In addition, solar panels do not generate power at night. For this reason, various technologies
are developed to overcome solar energy's shortcomings, such as maximum power point
tracking (MPPT) for dynamic maximization of solar power generation, energy storage for
reliable solar energy usage throughout changing sunlight conditions, smart charging for safe
and reliable battery charging, and new battery chemistries such as lithium iron phosphate
(LiFePO4) which feature greater cycle life to the more prevalent lithium ion (Li-ion) as well
as reduced costs.
Solar charger (SC) or solar charge controller (SCC) integrates technologies such as MPPT,
smart charging, and even internet of things (IoT) to maximize solar panel energy transfer to
the battery. This literature concerns the development of the LiFePO4 charge controller
subsystem, as part of an SC device designed for residential applications and equipped with
MPPT and IoT features. The charge controller implements the constant current-constant
voltage (CC/CV) smart charging system for safe and reliable battery charging. The subsystem
combines sensors and signal conditioning hardware with task and state machine-based
software built on the ESP32 microcontroller. The charge controller works alongside the MPPT
subsystem for power flow control and the IoT-enabled interface subsystem for device status
communication via I2C.

Stated exercise 1: In the text on solar charge controllers, what microcontroller is the charge controller's software built on?

Data for this task:
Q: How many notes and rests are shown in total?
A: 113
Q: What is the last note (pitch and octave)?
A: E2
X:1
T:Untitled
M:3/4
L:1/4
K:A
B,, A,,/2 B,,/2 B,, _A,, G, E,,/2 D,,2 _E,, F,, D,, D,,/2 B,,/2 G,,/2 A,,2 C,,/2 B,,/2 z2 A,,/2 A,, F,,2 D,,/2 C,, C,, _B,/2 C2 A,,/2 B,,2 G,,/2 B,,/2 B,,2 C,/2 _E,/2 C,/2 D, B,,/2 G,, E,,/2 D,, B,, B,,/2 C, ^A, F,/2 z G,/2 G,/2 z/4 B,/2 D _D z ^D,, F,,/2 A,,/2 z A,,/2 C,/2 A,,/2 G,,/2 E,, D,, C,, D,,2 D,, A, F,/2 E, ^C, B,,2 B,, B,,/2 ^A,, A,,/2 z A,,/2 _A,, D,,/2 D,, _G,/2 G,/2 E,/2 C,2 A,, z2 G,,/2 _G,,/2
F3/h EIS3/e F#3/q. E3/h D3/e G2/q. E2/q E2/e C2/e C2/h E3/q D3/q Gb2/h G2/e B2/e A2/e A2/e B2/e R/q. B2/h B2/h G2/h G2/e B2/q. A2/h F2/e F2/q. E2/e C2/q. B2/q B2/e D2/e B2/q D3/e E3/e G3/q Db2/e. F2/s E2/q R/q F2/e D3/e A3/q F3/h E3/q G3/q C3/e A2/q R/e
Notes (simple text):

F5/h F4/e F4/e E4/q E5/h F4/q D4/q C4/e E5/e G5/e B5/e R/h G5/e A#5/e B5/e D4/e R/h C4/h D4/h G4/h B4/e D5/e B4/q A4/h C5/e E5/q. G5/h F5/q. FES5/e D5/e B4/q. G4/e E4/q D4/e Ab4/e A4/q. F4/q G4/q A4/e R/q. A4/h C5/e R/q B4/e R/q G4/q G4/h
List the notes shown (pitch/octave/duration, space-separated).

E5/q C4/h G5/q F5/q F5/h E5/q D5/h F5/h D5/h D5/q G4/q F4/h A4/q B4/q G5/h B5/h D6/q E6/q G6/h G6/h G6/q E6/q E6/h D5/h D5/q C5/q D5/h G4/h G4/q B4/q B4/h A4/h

Stated exercise 2: Return each line of the records that contains the word "octave".

Response 1: The ESP32 microcontroller.

Response 2:
Q: What is the last note (pitch and octave)?
List the notes shown (pitch/octave/duration, space-separated).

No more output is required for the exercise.